Ci sono state differenze forti tra l’esperienza dello scorso anno e quella di quest’anno?

Noi gestiamo gli ambulatori per un periodo di tempo limitato che va dai sedici ai diciotto mesi poi ridiamo queste strutture alle Asl con la promessa da parte loro di portarli avanti con personale autonomo. A differenza dello scorso anno, durante il quale abbiamo svolto un servizio itinerante, in questi mesi abbiamo operato con strutture fisse riscontrando maggiore sensibilità ed attenzione da parte delle autorità. Statisticamente i nostri pazienti sono uomini tra i 20 e i 40 anni che arrivano in Italia in buona salute ma che si ammalano a causa delle condizioni igieniche o dello stress da lavoro. Le principali patologie sono legate ad infezioni intestinali causate da cattiva alimentazione oppure a banali dermatiti curabili con farmaci reperibili facilmente.

Esiste un’ assistenza sanitaria pubblica per gli stranieri?

L’accesso all’assistenza sanitaria pubblica sembra ancora un miraggio per questi lavoratori perché manca la figura del medico di base, quello di primo livello.

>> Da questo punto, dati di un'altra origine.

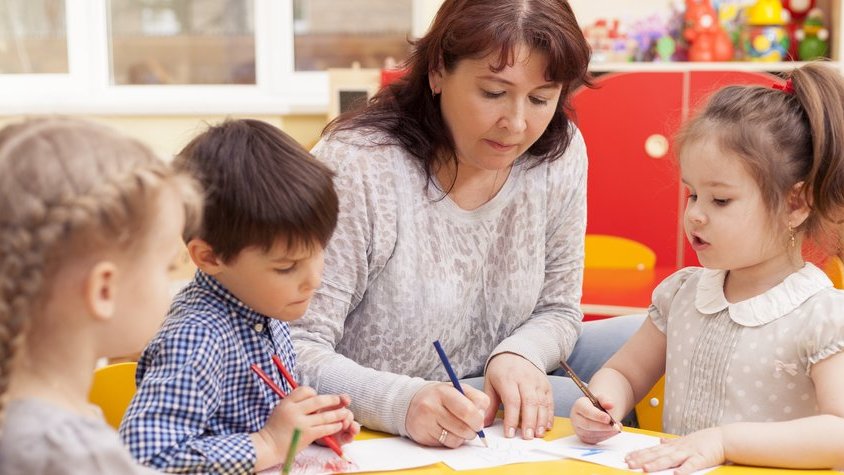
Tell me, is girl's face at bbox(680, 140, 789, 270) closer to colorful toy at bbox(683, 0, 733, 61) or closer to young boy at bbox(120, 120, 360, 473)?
young boy at bbox(120, 120, 360, 473)

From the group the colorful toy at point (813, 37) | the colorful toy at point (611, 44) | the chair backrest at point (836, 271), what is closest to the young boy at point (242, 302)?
the chair backrest at point (836, 271)

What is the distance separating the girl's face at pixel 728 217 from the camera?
132cm

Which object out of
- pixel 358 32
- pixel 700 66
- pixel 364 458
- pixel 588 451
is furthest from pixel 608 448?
pixel 358 32

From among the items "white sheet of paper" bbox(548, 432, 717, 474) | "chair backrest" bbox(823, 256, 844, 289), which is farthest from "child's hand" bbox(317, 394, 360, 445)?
"chair backrest" bbox(823, 256, 844, 289)

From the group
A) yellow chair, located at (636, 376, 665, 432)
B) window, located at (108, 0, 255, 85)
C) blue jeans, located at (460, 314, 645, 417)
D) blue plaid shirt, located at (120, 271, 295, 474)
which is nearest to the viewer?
blue plaid shirt, located at (120, 271, 295, 474)

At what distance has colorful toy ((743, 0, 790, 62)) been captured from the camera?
3.42 meters

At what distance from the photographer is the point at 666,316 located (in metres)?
1.48

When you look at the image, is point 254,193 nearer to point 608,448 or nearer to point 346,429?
point 346,429

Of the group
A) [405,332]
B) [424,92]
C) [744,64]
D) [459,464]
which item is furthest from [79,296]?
[744,64]

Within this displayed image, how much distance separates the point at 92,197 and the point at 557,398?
950mm

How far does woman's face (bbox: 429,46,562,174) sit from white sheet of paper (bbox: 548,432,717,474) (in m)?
0.46

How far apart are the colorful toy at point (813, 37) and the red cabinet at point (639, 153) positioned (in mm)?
541

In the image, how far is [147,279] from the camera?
0.80 metres

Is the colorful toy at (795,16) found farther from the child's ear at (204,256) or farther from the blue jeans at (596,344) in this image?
the child's ear at (204,256)
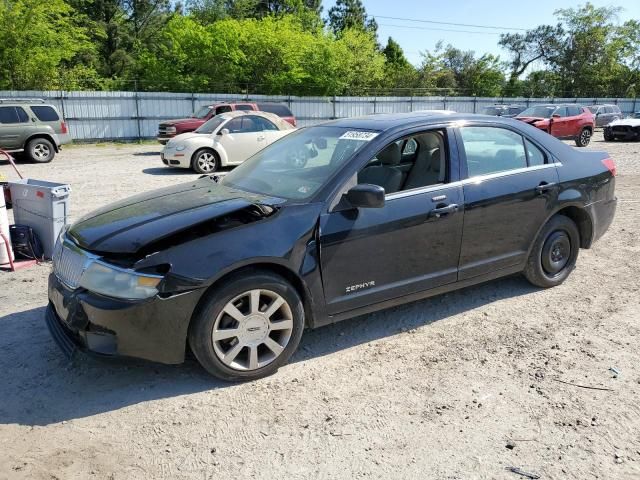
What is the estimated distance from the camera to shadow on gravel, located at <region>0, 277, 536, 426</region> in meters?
3.26

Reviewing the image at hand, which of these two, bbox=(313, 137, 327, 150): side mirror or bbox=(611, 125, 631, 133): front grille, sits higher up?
bbox=(611, 125, 631, 133): front grille

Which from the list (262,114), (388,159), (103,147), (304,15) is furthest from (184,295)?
(304,15)

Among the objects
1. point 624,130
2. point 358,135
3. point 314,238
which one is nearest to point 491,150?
point 358,135

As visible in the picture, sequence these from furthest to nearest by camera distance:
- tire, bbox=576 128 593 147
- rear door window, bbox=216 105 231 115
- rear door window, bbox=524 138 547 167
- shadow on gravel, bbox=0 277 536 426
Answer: tire, bbox=576 128 593 147 < rear door window, bbox=216 105 231 115 < rear door window, bbox=524 138 547 167 < shadow on gravel, bbox=0 277 536 426

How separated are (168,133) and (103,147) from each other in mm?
5743

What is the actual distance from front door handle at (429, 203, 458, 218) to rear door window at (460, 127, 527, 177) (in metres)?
0.35

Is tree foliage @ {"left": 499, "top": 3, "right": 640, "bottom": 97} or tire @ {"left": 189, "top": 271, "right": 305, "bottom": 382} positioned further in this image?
tree foliage @ {"left": 499, "top": 3, "right": 640, "bottom": 97}

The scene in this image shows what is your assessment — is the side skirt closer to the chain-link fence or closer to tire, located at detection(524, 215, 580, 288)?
tire, located at detection(524, 215, 580, 288)

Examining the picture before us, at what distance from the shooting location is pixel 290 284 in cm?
357

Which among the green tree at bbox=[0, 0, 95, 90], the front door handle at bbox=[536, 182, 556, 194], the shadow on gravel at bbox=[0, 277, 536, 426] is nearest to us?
the shadow on gravel at bbox=[0, 277, 536, 426]

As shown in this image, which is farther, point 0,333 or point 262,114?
point 262,114

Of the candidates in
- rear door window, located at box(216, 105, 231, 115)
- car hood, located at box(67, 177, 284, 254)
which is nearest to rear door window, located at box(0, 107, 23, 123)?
rear door window, located at box(216, 105, 231, 115)

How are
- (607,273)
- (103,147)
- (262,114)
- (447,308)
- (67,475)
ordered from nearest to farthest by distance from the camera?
(67,475) → (447,308) → (607,273) → (262,114) → (103,147)

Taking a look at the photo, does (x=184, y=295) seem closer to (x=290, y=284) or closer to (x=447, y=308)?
(x=290, y=284)
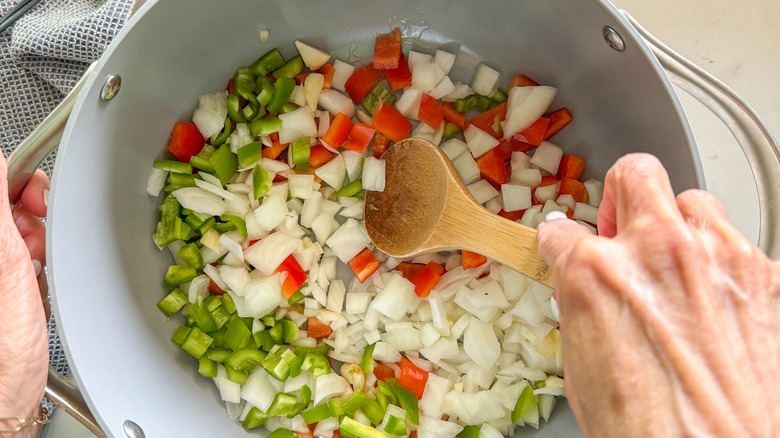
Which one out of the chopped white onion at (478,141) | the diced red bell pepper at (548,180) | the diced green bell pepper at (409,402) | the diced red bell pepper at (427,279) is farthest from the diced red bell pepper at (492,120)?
the diced green bell pepper at (409,402)

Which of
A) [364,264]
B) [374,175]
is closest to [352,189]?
[374,175]

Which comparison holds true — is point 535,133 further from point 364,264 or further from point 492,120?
point 364,264

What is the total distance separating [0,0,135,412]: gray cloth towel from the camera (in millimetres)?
1366

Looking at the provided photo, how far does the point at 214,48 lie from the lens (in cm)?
135

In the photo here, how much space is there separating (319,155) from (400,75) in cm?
30

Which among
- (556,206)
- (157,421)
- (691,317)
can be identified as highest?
(691,317)

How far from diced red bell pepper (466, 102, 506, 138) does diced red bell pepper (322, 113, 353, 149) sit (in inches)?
13.0

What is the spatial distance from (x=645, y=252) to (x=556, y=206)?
0.71m

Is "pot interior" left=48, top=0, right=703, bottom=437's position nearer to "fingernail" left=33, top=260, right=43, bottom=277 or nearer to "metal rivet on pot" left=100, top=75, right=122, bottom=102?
"metal rivet on pot" left=100, top=75, right=122, bottom=102

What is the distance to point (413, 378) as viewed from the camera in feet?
4.62

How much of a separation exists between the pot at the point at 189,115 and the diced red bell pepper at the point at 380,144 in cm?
23

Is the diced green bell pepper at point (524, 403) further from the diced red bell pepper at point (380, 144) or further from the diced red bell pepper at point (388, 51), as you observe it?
the diced red bell pepper at point (388, 51)

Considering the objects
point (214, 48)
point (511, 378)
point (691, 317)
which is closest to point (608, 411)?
point (691, 317)

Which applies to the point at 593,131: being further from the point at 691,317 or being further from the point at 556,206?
the point at 691,317
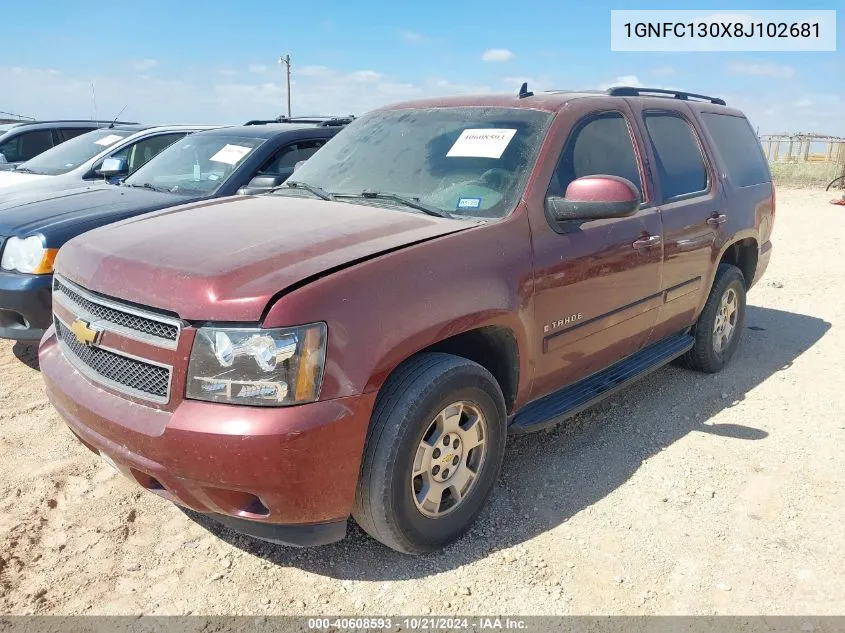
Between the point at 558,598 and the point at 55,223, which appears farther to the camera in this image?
the point at 55,223

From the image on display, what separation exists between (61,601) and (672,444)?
3.12 meters

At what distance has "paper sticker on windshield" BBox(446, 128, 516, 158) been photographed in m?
3.32

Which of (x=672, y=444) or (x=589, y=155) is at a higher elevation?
(x=589, y=155)

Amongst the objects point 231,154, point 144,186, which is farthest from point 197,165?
point 144,186

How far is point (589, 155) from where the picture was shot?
3553mm

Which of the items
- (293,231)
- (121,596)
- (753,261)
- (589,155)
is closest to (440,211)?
(293,231)

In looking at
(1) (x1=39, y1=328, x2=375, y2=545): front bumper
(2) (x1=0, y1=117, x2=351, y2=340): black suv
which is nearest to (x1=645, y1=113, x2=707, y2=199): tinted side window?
(2) (x1=0, y1=117, x2=351, y2=340): black suv

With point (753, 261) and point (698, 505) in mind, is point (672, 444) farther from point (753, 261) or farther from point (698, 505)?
point (753, 261)

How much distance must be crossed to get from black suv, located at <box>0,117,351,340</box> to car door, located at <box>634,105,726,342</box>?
2322mm

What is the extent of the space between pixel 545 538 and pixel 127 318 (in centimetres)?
197

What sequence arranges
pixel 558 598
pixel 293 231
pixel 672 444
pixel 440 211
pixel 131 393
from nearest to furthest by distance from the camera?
pixel 131 393
pixel 558 598
pixel 293 231
pixel 440 211
pixel 672 444

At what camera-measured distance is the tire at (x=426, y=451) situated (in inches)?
97.4

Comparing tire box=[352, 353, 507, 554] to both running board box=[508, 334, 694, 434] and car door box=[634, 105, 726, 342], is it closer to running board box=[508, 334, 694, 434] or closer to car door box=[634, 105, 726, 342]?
running board box=[508, 334, 694, 434]

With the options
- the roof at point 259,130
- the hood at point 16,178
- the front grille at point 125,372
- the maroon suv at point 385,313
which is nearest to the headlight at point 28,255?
the maroon suv at point 385,313
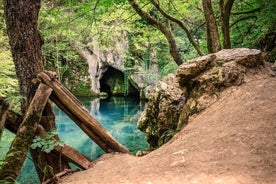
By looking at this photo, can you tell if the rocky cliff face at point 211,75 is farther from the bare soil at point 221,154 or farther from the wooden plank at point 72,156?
the wooden plank at point 72,156

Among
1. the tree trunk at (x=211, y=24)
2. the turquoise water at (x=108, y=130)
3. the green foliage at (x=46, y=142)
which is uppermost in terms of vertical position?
the tree trunk at (x=211, y=24)

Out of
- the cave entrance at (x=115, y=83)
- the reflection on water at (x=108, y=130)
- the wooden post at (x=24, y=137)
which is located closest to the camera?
the wooden post at (x=24, y=137)

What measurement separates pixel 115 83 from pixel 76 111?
25710 mm

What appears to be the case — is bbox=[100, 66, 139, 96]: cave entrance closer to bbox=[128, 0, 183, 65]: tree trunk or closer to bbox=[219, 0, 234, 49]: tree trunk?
bbox=[128, 0, 183, 65]: tree trunk

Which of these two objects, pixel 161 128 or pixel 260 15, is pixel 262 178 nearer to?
pixel 161 128

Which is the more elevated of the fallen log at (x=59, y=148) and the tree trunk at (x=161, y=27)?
the tree trunk at (x=161, y=27)

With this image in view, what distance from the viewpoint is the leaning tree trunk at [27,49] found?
174 inches

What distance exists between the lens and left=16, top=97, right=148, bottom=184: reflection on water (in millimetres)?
12339

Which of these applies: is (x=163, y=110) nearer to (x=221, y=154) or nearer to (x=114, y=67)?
(x=221, y=154)

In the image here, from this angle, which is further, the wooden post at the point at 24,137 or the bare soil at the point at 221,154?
the wooden post at the point at 24,137

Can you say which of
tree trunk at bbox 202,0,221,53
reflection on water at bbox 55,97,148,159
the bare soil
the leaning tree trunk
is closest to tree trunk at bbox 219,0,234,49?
tree trunk at bbox 202,0,221,53

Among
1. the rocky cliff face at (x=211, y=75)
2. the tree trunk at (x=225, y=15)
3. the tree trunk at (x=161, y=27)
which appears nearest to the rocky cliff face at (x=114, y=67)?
the tree trunk at (x=161, y=27)

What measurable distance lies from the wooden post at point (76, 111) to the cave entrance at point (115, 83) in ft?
80.0

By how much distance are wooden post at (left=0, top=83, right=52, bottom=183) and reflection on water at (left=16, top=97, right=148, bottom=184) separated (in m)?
5.45
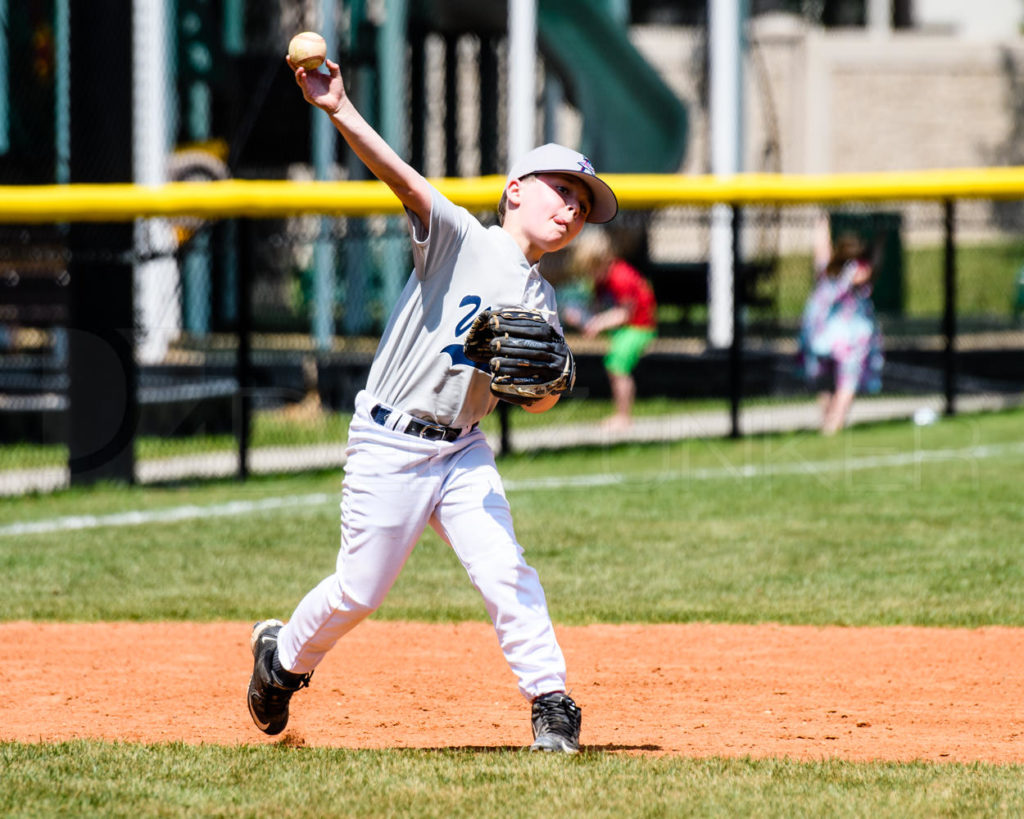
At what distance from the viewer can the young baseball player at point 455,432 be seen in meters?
4.07

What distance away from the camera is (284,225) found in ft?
63.3

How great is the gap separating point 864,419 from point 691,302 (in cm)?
481

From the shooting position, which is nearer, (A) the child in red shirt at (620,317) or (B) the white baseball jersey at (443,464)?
(B) the white baseball jersey at (443,464)

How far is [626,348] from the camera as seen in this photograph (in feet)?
41.9

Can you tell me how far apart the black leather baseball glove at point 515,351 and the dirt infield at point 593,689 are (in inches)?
42.6

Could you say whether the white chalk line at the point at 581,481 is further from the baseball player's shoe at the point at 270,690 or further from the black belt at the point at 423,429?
the black belt at the point at 423,429

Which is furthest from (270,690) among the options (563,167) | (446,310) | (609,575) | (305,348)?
(305,348)

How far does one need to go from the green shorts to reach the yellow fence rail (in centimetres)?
165

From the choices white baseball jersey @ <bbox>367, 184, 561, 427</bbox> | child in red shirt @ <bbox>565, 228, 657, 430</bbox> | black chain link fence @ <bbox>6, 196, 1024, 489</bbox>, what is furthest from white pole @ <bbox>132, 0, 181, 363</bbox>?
white baseball jersey @ <bbox>367, 184, 561, 427</bbox>

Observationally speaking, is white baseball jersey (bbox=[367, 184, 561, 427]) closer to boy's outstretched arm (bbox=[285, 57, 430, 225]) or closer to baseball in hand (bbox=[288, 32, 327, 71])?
boy's outstretched arm (bbox=[285, 57, 430, 225])

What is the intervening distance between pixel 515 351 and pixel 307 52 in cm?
93

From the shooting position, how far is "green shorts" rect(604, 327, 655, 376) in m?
12.7

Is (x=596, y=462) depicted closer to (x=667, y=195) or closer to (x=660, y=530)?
(x=667, y=195)

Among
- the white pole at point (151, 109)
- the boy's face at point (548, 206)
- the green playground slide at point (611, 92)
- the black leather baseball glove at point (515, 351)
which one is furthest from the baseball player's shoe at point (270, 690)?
the green playground slide at point (611, 92)
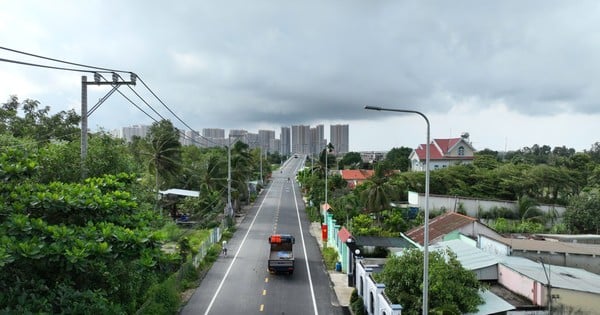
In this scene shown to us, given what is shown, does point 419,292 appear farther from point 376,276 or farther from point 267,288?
point 267,288

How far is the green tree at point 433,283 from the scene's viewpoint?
12922 millimetres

La legge italiana prevede che tutti gli stranieri regolarmente soggiornanti (compresi richiedenti asilo e rifugiati) beneficino di un’iscrizione al Servizio Sanitario Nazionale (Ssn) alle stesse condizioni degli italiani; gli stranieri irregolarmente presenti sul territorio, in caso di necessità di cure mediche, possono accedere alle strutture pubbliche con la garanzia dell’anonimato (e quindi senza correre il rischio di essere espulsi) grazie al rilascio di un codice numerico detto STP (straniero temporaneamente presente). Questi diritti restano solo sulla carta per la maggior parte degli stranieri impiegati in agricoltura: nonostante la legge, il 75% dei rifugiati, l’85,3% dei richiedenti asilo e l’88,6% degli stranieri irregolarmente presenti visitati da MSF non beneficiava di alcun tipo di assistenza sanitaria.